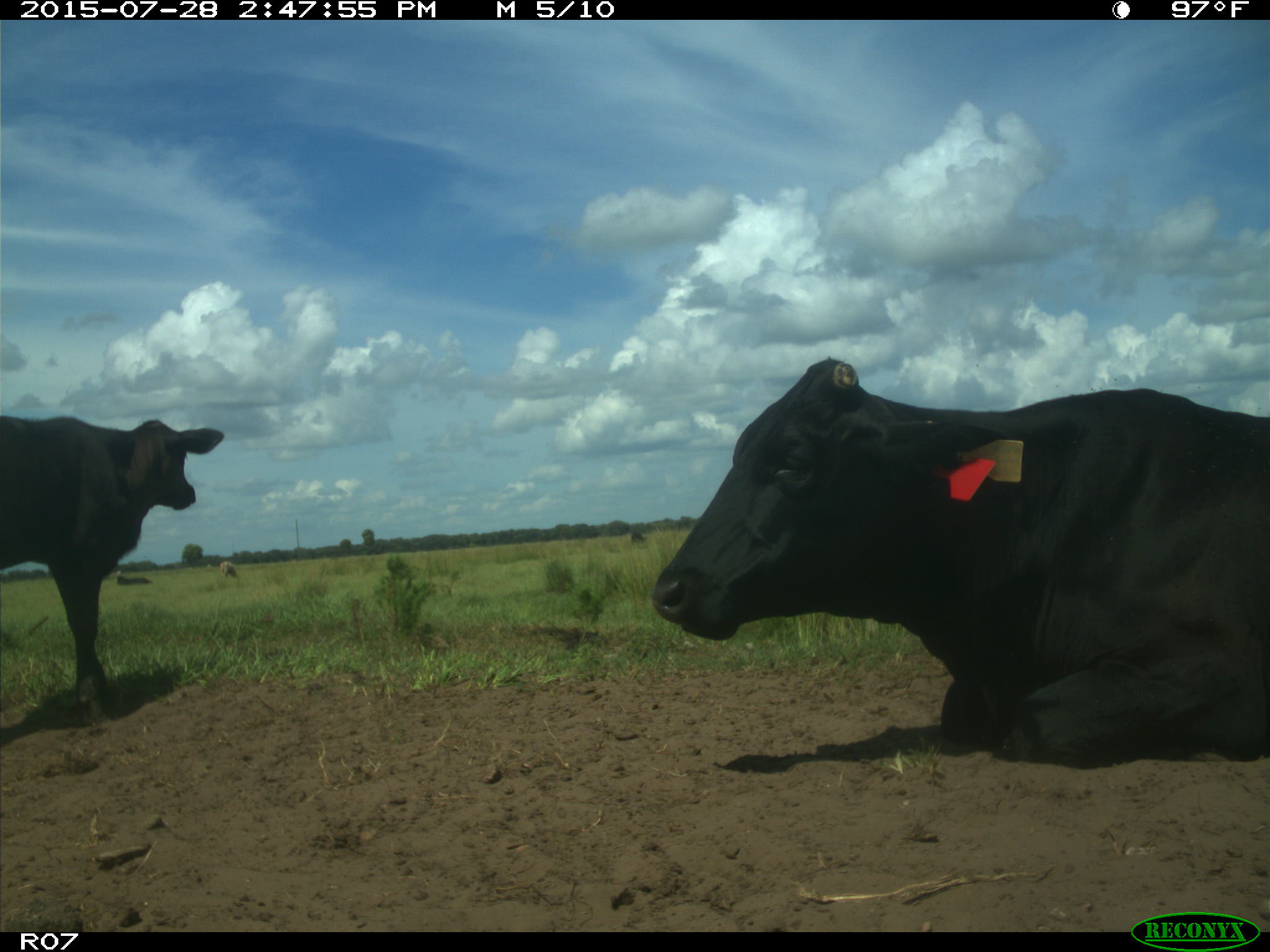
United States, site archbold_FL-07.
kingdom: Animalia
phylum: Chordata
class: Mammalia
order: Artiodactyla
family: Bovidae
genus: Bos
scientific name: Bos taurus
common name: domestic cow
Bos taurus (domestic cow).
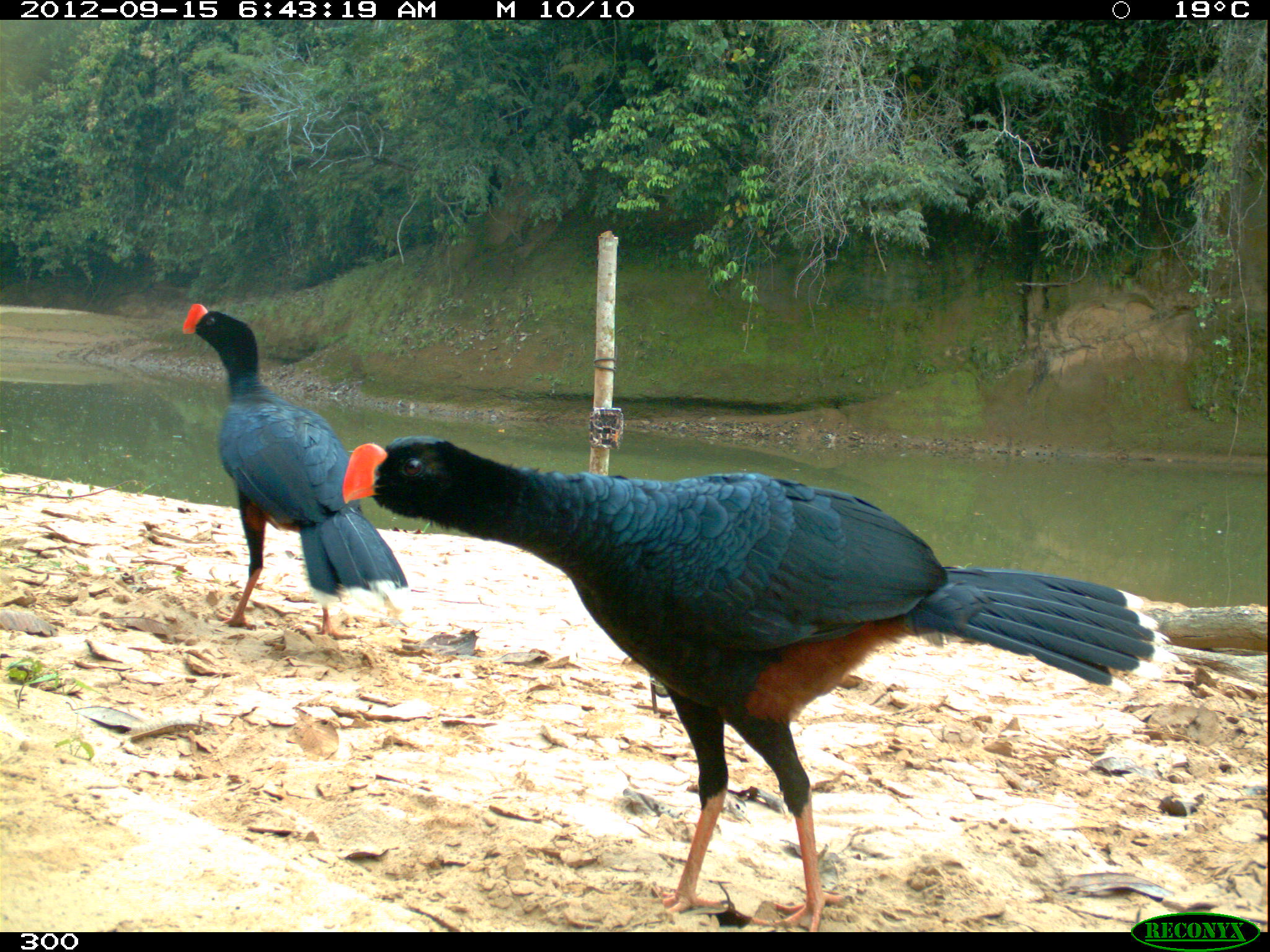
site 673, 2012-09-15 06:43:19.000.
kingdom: Animalia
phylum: Chordata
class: Aves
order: Galliformes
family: Cracidae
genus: Mitu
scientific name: Mitu tuberosum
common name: razor-billed curassow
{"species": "Mitu tuberosum (razor-billed curassow)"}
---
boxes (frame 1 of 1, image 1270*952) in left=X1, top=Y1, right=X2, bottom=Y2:
mitu tuberosum: left=340, top=433, right=1180, bottom=931; left=180, top=302, right=415, bottom=641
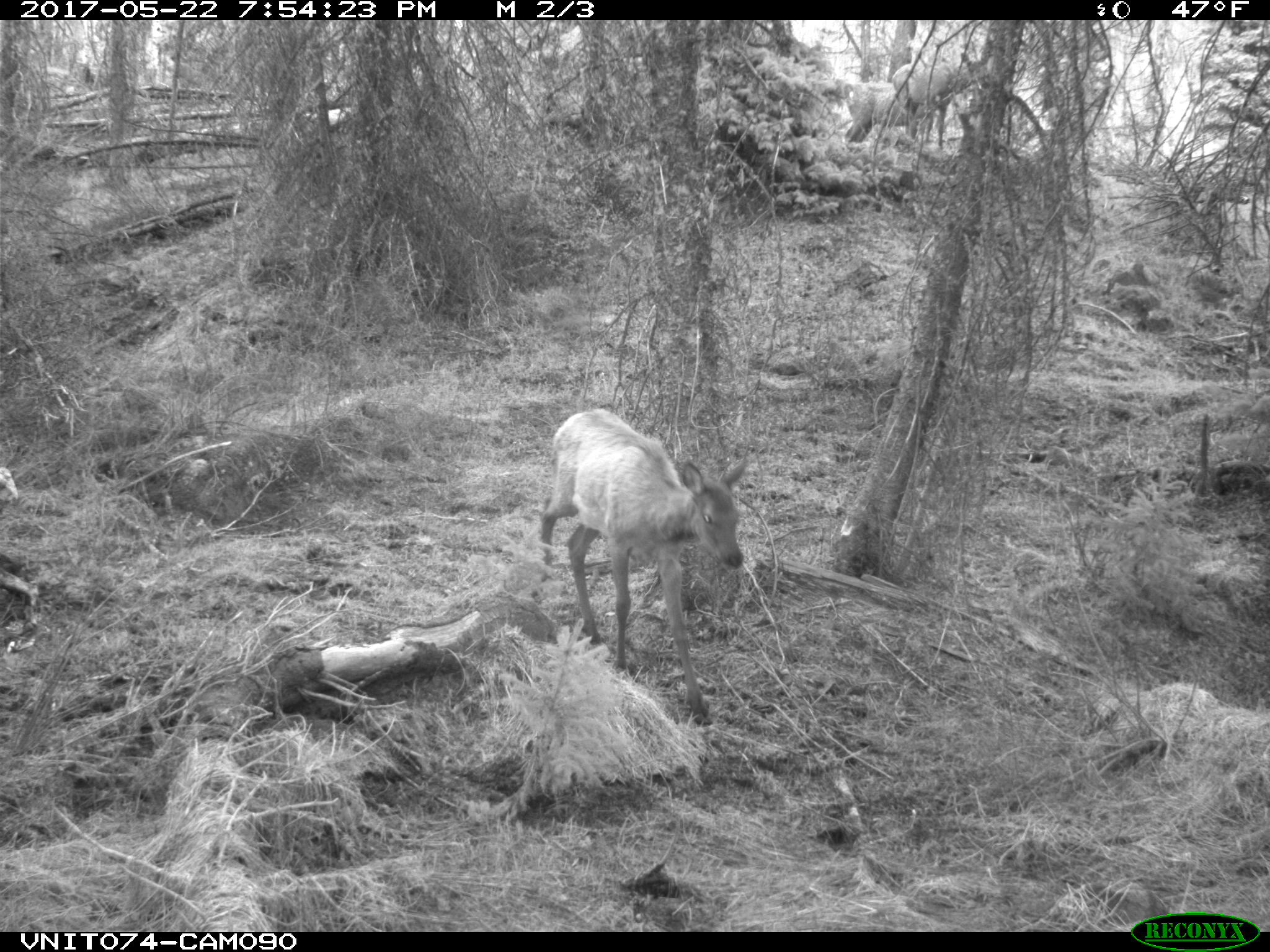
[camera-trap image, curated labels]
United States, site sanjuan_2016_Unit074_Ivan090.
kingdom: Animalia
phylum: Chordata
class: Mammalia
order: Artiodactyla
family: Cervidae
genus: Cervus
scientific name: Cervus elaphus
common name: red deer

Try it ::
Using the data above, count the lines where "scientific" appears. Reply with the number only.

Solution to this task ::
3